Weeds From Hell in a Greenhouse World
A yellow starthistle. Credit: Doug Greenberg/Flickr.
Beekeepers love yellow starthistle. “It makes fantastic honey,” says Jeffrey Dukes, an ecologist at Purdue University. “But for ranchers, it’s a real problem.” That’s an understatement. Since its accidental introduction to the American West in the mid-1800's, this aggressive plant, which originally came from Eurasia, has invaded grasslands in California, Idaho, Oregon and Washington. If horses eat too much of it, they can die; cows won’t perish, but they’ll avoid it when the plant develops its spiny flowers, so they need extra feed. A 2007 study pegged the plant’s economic damage in Idaho alone at more than $12 million annually. Here’s what the California Invasive Pest Council had to say in a 2006 report:
Yellow starthistle is a major consumer of groundwater, costing the state millions of dollars in lost water for wildlife, agriculture and municipal uses… It can also reduce land value and reduce access to recreational areas… On military bases such as Fort Hunter Liggett, yellow starthistle can severely impact training exercises and can impair the use of equipment (e.g., snagged parachutes, torn clothing) or clog air filters on vehicles. In addition, yellow starthistle can cause mechanical injury to humans (particularly to the face) when the spines are encountered…
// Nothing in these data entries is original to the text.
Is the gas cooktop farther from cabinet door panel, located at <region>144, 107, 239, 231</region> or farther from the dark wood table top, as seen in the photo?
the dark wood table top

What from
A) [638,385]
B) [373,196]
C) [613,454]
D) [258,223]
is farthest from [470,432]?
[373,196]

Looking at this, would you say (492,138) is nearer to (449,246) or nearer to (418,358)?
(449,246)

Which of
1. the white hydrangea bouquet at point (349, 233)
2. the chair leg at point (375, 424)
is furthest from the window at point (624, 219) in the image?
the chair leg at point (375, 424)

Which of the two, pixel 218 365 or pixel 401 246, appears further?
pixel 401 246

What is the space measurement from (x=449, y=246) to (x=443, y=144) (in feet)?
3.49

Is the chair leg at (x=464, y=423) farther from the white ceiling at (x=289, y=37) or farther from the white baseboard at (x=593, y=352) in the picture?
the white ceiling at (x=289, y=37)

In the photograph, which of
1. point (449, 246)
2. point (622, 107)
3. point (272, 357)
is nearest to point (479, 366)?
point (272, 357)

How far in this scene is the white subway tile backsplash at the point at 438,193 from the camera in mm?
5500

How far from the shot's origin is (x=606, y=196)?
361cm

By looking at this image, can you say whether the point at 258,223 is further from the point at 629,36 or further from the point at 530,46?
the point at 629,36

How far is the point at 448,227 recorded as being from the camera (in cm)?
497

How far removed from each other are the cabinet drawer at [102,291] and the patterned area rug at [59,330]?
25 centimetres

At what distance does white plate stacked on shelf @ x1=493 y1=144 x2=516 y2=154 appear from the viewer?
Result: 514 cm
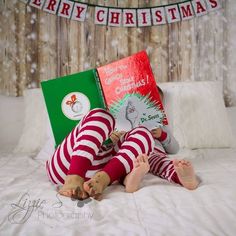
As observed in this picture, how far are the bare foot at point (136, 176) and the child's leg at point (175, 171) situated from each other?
0.28ft

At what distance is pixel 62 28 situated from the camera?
6.04 ft

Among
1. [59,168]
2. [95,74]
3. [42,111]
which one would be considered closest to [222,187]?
[59,168]

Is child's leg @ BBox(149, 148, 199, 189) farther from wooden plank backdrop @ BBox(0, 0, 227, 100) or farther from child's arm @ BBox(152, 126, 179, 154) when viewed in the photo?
wooden plank backdrop @ BBox(0, 0, 227, 100)

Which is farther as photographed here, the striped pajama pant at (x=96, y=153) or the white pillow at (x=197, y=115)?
the white pillow at (x=197, y=115)

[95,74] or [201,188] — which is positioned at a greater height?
[95,74]

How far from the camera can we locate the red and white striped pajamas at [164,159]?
87 centimetres

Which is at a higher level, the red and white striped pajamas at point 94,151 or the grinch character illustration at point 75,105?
the grinch character illustration at point 75,105

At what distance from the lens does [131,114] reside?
1.00m

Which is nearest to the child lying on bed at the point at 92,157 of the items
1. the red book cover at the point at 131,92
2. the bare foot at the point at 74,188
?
the bare foot at the point at 74,188

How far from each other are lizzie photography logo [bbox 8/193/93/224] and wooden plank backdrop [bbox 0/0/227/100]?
49.5 inches

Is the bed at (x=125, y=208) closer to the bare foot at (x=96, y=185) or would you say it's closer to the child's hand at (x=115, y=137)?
the bare foot at (x=96, y=185)

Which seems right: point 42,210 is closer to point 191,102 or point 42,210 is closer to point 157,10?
point 191,102

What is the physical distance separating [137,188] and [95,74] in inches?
16.6

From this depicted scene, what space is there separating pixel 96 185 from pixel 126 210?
117 millimetres
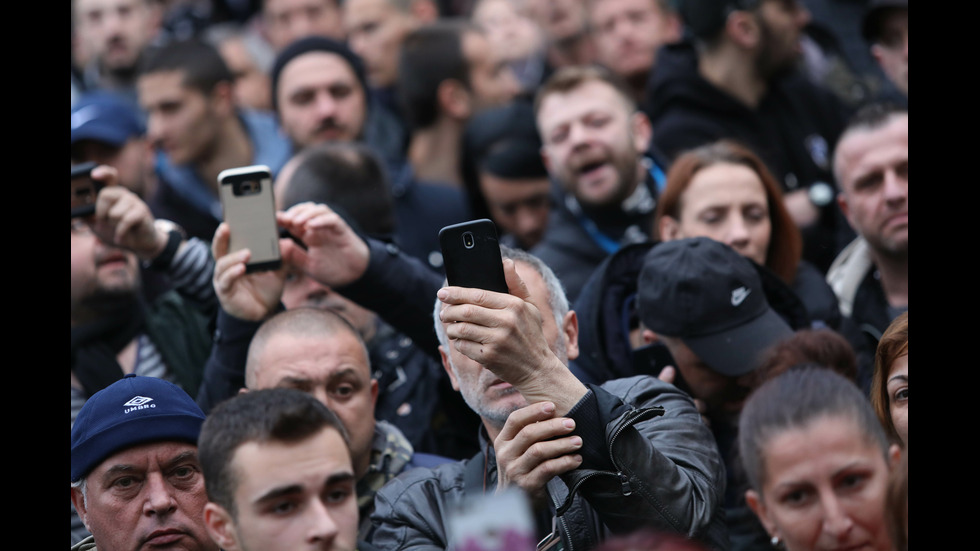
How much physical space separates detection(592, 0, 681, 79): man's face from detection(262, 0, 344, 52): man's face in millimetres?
2374

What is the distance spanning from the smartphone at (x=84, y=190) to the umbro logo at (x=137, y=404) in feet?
3.68

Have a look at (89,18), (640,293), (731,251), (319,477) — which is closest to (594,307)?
(640,293)

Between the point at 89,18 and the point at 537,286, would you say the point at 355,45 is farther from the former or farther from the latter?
the point at 537,286

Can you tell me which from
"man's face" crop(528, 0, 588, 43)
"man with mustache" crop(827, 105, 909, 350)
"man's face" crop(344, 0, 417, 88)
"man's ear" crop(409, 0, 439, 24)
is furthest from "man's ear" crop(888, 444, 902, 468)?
"man's ear" crop(409, 0, 439, 24)

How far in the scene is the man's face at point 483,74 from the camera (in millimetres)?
7688

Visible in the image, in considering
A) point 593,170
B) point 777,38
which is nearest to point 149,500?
point 593,170

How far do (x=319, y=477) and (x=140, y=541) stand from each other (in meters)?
0.93

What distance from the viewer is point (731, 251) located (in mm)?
4570

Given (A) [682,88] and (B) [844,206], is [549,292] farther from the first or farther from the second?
(A) [682,88]

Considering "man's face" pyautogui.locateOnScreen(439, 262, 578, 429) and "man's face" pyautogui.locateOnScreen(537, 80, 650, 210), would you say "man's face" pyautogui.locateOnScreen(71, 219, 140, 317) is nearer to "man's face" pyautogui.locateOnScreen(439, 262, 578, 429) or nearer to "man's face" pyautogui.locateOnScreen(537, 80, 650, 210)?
"man's face" pyautogui.locateOnScreen(439, 262, 578, 429)

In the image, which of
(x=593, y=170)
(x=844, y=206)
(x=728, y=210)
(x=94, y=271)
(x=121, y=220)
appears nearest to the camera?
(x=121, y=220)

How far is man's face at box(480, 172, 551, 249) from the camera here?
681cm

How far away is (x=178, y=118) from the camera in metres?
7.47

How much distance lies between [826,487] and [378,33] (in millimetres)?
6655
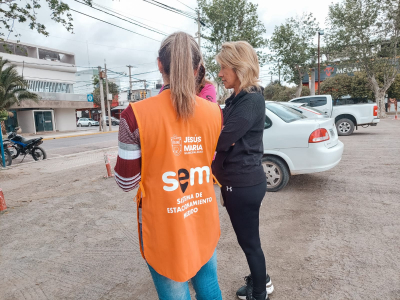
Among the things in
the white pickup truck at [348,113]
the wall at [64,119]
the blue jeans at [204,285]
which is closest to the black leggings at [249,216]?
the blue jeans at [204,285]

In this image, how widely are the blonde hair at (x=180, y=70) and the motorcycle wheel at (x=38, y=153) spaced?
440 inches

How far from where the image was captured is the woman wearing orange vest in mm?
1296

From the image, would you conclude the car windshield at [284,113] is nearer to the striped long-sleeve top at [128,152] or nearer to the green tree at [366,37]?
the striped long-sleeve top at [128,152]

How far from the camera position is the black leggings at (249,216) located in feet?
6.34

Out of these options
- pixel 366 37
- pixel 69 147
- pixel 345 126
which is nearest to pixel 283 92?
pixel 366 37

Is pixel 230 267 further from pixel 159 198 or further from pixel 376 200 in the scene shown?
pixel 376 200

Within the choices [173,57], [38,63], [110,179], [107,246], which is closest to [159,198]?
[173,57]

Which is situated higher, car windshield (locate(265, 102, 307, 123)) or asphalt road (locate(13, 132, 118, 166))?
car windshield (locate(265, 102, 307, 123))

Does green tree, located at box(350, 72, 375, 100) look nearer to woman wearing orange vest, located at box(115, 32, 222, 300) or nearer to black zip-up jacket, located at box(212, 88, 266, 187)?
black zip-up jacket, located at box(212, 88, 266, 187)

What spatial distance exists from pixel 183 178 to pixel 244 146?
66cm

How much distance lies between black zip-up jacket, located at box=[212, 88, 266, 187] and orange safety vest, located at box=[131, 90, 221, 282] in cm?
45

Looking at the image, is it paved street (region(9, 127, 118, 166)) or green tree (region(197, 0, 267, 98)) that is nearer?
paved street (region(9, 127, 118, 166))

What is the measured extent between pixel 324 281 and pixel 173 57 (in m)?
2.35

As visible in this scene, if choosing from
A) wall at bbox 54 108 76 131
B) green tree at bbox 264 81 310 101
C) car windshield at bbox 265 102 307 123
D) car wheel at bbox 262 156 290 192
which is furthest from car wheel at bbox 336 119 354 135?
green tree at bbox 264 81 310 101
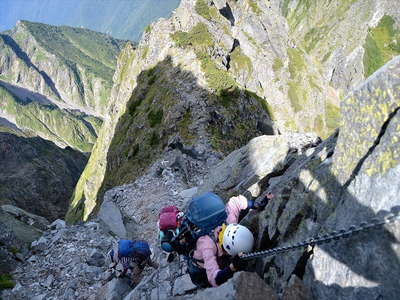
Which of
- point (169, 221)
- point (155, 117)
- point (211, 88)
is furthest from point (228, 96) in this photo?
point (169, 221)

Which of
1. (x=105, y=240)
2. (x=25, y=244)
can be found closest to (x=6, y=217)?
(x=25, y=244)

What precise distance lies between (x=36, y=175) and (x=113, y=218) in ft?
424

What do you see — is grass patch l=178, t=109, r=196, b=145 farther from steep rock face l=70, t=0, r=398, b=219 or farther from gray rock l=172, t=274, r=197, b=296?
gray rock l=172, t=274, r=197, b=296

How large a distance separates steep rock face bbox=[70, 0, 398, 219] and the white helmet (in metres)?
24.6

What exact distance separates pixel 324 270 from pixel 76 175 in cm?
17621

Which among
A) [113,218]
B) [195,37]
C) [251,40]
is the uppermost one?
[251,40]

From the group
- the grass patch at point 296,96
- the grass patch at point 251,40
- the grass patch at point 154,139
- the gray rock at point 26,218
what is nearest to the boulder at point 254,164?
the gray rock at point 26,218

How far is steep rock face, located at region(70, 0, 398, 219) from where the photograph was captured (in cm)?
4044

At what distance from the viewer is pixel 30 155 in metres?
159

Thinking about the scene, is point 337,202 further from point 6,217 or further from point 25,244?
point 6,217

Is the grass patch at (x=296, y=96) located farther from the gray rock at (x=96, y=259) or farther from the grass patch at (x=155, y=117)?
the gray rock at (x=96, y=259)

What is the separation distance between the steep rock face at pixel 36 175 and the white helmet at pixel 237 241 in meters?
117

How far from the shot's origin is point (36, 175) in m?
140

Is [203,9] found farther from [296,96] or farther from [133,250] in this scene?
[133,250]
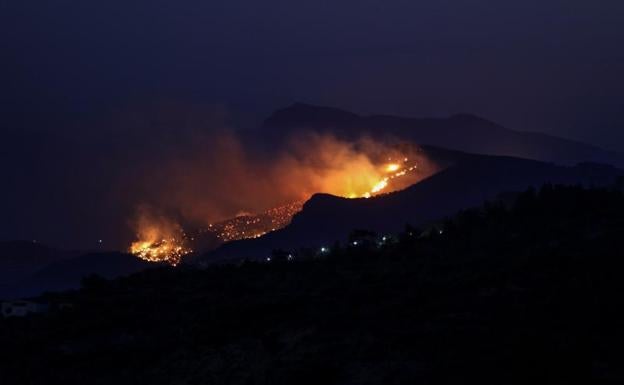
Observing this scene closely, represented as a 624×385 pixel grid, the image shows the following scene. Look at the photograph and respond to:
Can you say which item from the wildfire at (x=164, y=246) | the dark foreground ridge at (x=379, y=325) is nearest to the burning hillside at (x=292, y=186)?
the wildfire at (x=164, y=246)

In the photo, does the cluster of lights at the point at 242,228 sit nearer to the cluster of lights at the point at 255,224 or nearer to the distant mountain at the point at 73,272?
the cluster of lights at the point at 255,224

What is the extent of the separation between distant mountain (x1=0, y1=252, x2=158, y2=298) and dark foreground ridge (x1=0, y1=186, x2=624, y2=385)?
294 ft

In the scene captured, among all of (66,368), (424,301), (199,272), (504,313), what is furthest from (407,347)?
(199,272)

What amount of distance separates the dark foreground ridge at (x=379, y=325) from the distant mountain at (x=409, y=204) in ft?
213

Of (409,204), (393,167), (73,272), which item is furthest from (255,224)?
(73,272)

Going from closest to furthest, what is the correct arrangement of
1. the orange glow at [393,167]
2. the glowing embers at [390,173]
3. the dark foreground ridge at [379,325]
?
the dark foreground ridge at [379,325], the glowing embers at [390,173], the orange glow at [393,167]

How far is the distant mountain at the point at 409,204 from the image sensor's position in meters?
110

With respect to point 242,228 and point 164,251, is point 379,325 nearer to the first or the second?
point 164,251

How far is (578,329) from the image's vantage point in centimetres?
1778

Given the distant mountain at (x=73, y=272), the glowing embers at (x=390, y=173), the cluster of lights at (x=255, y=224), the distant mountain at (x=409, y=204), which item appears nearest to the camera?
the distant mountain at (x=409, y=204)

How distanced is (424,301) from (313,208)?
96.2m

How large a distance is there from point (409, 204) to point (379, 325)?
95.6 meters

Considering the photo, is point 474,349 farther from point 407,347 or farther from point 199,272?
point 199,272

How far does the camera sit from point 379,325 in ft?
72.1
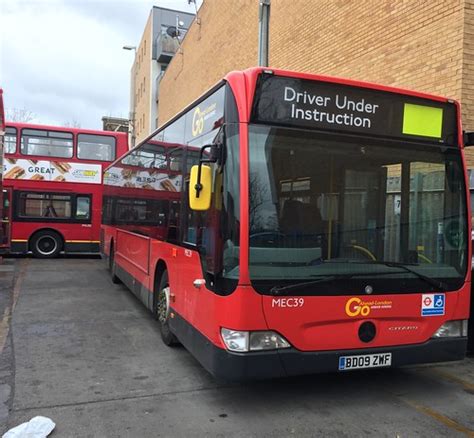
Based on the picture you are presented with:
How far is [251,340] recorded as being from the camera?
383 centimetres

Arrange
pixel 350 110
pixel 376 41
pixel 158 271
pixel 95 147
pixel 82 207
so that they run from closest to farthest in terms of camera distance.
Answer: pixel 350 110, pixel 158 271, pixel 376 41, pixel 82 207, pixel 95 147

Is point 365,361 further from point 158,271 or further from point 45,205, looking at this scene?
point 45,205

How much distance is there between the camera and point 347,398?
14.9 feet

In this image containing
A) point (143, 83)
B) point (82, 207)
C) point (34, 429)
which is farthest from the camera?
point (143, 83)

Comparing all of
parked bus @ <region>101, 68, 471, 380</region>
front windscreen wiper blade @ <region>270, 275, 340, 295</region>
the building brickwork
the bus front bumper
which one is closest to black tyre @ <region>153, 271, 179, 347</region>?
parked bus @ <region>101, 68, 471, 380</region>

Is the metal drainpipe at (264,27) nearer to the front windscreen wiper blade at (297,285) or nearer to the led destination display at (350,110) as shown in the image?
the led destination display at (350,110)

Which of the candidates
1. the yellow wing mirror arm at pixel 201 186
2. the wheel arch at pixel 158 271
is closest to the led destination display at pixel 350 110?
the yellow wing mirror arm at pixel 201 186

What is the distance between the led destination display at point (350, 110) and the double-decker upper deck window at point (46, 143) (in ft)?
44.8

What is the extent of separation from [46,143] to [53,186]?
4.70 ft

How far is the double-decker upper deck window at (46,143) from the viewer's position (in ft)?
52.1

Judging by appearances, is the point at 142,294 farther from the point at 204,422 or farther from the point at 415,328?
the point at 415,328

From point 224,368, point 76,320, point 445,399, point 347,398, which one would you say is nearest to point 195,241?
point 224,368

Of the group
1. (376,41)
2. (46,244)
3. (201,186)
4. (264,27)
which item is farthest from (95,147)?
(201,186)

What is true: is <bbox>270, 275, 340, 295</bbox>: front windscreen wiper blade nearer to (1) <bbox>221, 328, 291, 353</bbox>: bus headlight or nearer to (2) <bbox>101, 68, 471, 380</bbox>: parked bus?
(2) <bbox>101, 68, 471, 380</bbox>: parked bus
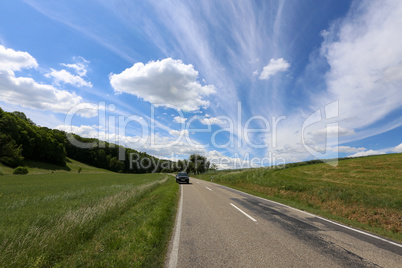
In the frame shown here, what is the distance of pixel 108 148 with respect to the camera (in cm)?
11719

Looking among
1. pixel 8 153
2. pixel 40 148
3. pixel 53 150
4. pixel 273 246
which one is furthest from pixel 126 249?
pixel 53 150

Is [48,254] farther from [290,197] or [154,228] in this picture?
[290,197]

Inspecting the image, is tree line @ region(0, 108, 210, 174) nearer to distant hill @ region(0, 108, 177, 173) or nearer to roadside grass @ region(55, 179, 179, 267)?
distant hill @ region(0, 108, 177, 173)

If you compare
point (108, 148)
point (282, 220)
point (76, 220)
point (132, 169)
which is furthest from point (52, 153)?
point (282, 220)

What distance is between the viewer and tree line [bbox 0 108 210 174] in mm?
46531

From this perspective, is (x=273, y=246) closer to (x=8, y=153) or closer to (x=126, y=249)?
(x=126, y=249)

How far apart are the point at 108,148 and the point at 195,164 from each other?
227 feet

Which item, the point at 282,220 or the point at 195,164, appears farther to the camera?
the point at 195,164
All of that being the case, a new study published by Dukes and several colleagues in the journal Ecological Applications is not exactly cause for celebration. The short version: if you think it’s bad now, just wait. Increasing greenhouse gases — specifically, carbon dioxide, or CO2 — will aggravate problems related to yellow starthistle.
The problem in this case isn’t related to the global warming that CO2 is helping to cause, but rather has to do with how the gas affects the weed's growth. Carbon dioxide acts as sort of fertilizer, making yellow starthistle grow like… well, it’s already a weed, so perhaps a “super-weed” is the right term.
Researchers at the Jasper Ridge Global Change Experiment site test the response of a California grassland to climate change, elevated atmospheric carbon dioxide, and increased nitrogen pollution. Credit: JRGCE.
Dukes and his colleagues found this out on the grounds of Stanford University’s Jasper Ridge Biological Preserve, in the foothills of the Santa Cruz Mountains west of the Stanford campus. Since 1997, the Jasper Ridge Global Change Experiment has been artificially subjecting small plots of grassland to the climate conditions scientists are projecting for later this century — higher temperatures, changes in precipitation, increased soil deposits of nitrogen compounds from air pollution, and higher concentrations of CO2 due to continued burning of oil and coal for energy.
A couple of years ago, Dukes realized this ongoing experiment was ideal for answering a question he’d been interested in for a long time: how are invasive plants, in particular, going to respond to climate change? Since most plants use CO2 as a primary nutrient, it wouldn’t be surprising for them to thrive, but earlier experiments have shown that different species of plants respond in unique ways. “So we took what’s probably the worst grassland invasive species in the West,” says Dukes, “and introduced it.”
The results were stark. Most of the plants didn't respond to CO2 and some were actually supressed by it, but the yellow starthistle loved it.
“Some plants were monsters,” says Dukes. “We saw a range of responses, but the biggest plants benefited the most. On average, starthistle had one of the strongest responses to elevated CO2 we’ve ever seen.”
The mechanism, he believes, is that the extra CO2 allows the starthistle to grow a more extensive root system, thereby sucking up even more water and nutrients than normal. “In California, soil moisture is a precious resource, so when you have a species using more than its share, there are economic consequences,” he says. The same is true in semi-arid eastern Washington and Oregon, as well as southern Idaho, where the weed is also problematic.
It’s possible to control yellow starthistle, but it’s not easy. “Pulling it out is effective in the short term, but you need an army to do it,” says Dukes. Burning works if you do it for two years in a row, but setting huge grassland fires isn’t necessarily the best idea. Agricultural researchers have tried introducing insects that eat the plants, with some success, but, says Dukes, “there’s no evidence you can rely on that alone.”
And that’s the situation today. If yellow starthistle really does take off in a CO2-enriched world, controlling it could be much more difficult.
“The take home message,” he says, “is that there are a bunch of species that are going to benefit in the future, and there’s reason to believe that in many cases they're the species we don’t like. Poison ivy benefits immensely from increased CO2; it’s more competitive, and it produces worse toxins.” His research, along with other studies, “suggests that our costs for managing the landscape to be the way we like it are going to go up.”
“The question,” he says, “is how we’re going to prepare for that.”